• **AIM OF THE TASK**: Please repeat the records below exactly, but only from the line that contains "class: Mammalia" onward, ending with the last line.

• **THE DATA**:
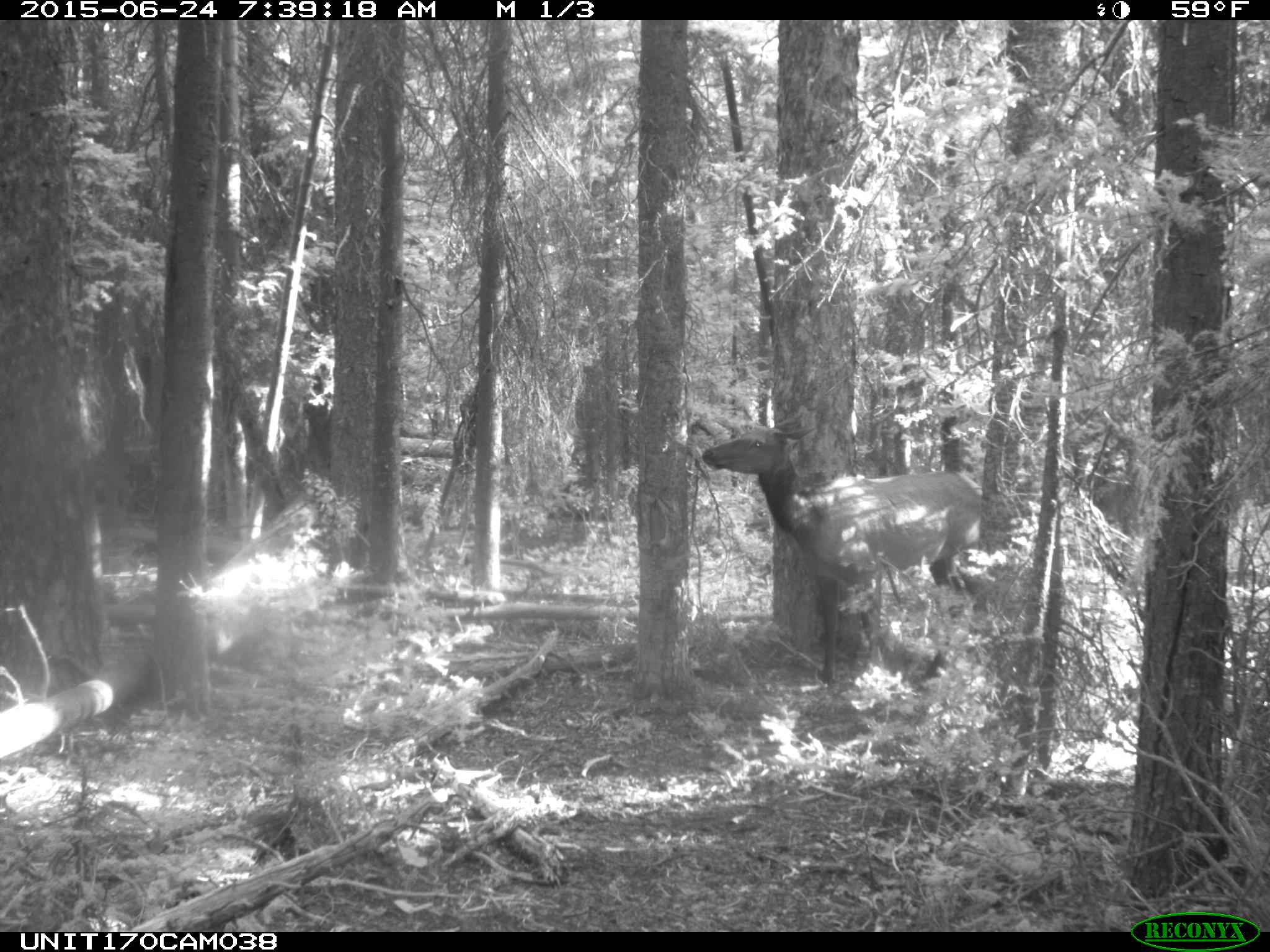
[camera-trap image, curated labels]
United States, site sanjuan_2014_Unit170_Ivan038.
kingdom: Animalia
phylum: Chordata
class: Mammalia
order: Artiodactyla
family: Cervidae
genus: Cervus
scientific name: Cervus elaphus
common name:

• **EXERCISE RESULT**:
class: Mammalia
order: Artiodactyla
family: Cervidae
genus: Cervus
scientific name: Cervus elaphus
common name:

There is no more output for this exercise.